Thursday, August 19, 2010

Incentives and my Degree.

Joanne Jacobs has this article on Lower pay for math, science teachers.
Math and science teachers earn less than their colleagues in 19 of 30 large districts in Washington state, reports the Center on Reinventing Public Education. That’s because salary schedules reward only longevity and graduate credits. "The analysis finds that in twenty-five of the thirty largest districts, math and science teachers had fewer years of teaching experience due to higher turnover — an indication that labor market forces do indeed vary with subject matter expertise.
She comments that "Differential pay for high-demand skills would keep more math and science teachers in the classroom."

I strongly disagree. What I see as far more likely is that those math and science teachers would get paid more,and since they don't have a clue as to the particulars of teaching, they'd leave just as quickly. Five or ten thousand bucks can't overcome that. Teaching is TOUGH -- TFAs and other dilettantes aren't going to stay no matter what.  Shoveling money into the pockets of a few teachers solely based on the course they teach is not conducive to cooperation, teacher satisfaction, morale, or the work environment as a whole. 

The fact that those with a STEM degree can and do move on to other options is unfortunate but also a good motivator. "Hey, kids! Look what applying yourself in these subjects can do for you. Mr. Smith just got a job paying  ... "

Importantly, you can never pay those folks enough to keep them in the classroom, if they are chasing the dollar. TFAs are only thinking of a two year commitment and then it's off to the "Real World" of 6-figure salaries.  No school can compete with that. $100k or more -- is this what you want to pay a teacher in their first couple of years before you even know if they can teach? (What is this, some freakin' NBA rookie deal?)

Also, remember that they were not trained to be a teacher. Teaching math and doing math are different. They were trained to build machines, or solve complex systems, or write enormous amounts of code. There's nothing there about dealing with math-phobic 15-year-olds and material you learned easily twelve years ago. My biggest difficulty in the beginning was that, by and large, few of my students was as capable as I -- I had to figure out how to reach all the kids.

I'm a math teacher with an engineering degree, but I'm okay with the salary schedule paying all teachers similarly regardless of course. English is necessary, too, you know. As is art and music and history and science and computers and languages and woodshop and tech program and forestry and, and, and. Only a few students are going to specialize in math -- one could make the argument that the other teachers are more valuable to more students. How can anyone justify paying one teacher more than another based on the job offer that someone else might have gotten?

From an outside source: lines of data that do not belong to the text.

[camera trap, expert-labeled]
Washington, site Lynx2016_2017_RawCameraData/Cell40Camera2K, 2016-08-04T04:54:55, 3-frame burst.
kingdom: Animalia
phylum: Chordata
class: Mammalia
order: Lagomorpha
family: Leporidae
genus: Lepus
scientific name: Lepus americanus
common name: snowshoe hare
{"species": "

On the other hand, refusing pay increases doesn't make for a good environment either. My principal can't even visit my classroom more than once in four years and can't understand anything I teach - how is he going to fairly set my salary? I don't work for him; I work for a vague entity called the "District." It's not his money and he has no incentive to save it. This is not the classic "Boss" everyone thinks about.

The pay needs to be enough to keep money out of the conversation. The best way to do that is with the salary schedule. Then, there's no administrative BS, favoritism, stupidity, etc. You don't get worthless teachers (albeit with shiny degree) getting 5-figure signing bonuses and still skipping out after a year or two. Fairness is an issue and the evaluation process is too unclear for people to bet thousands of dollars based on it. You also don't get people comparing notes or holding out for raises in the middle of the year.

For more on motivation, go here: Dan Pink's talk on motivation.

Of course, if you want to pay me more, I won't turn it down. It's not why I teach, though. I had many choices that paid more -- industry, entrepreneur -- but I chose teaching. I'm paid well enough, I get my vacation all at once instead of having every night and weekend free and a couple weeks in August, and I enjoy what I do when I'm teaching. For me, it's a good choice.


  1. I agree 1005 with everything you wrote here. Great points.

  2. To retain math and science teachers, more of them, teaching conditions need to be improved.
    1) more pay? that's not going to get more, and unless we are talking large bucks, and no one is.
    2) smaller classes
    3) better curricula. Especially math. Why do we have these lousy state standards?
    4) safer schools. Better physical plant. Better administrators.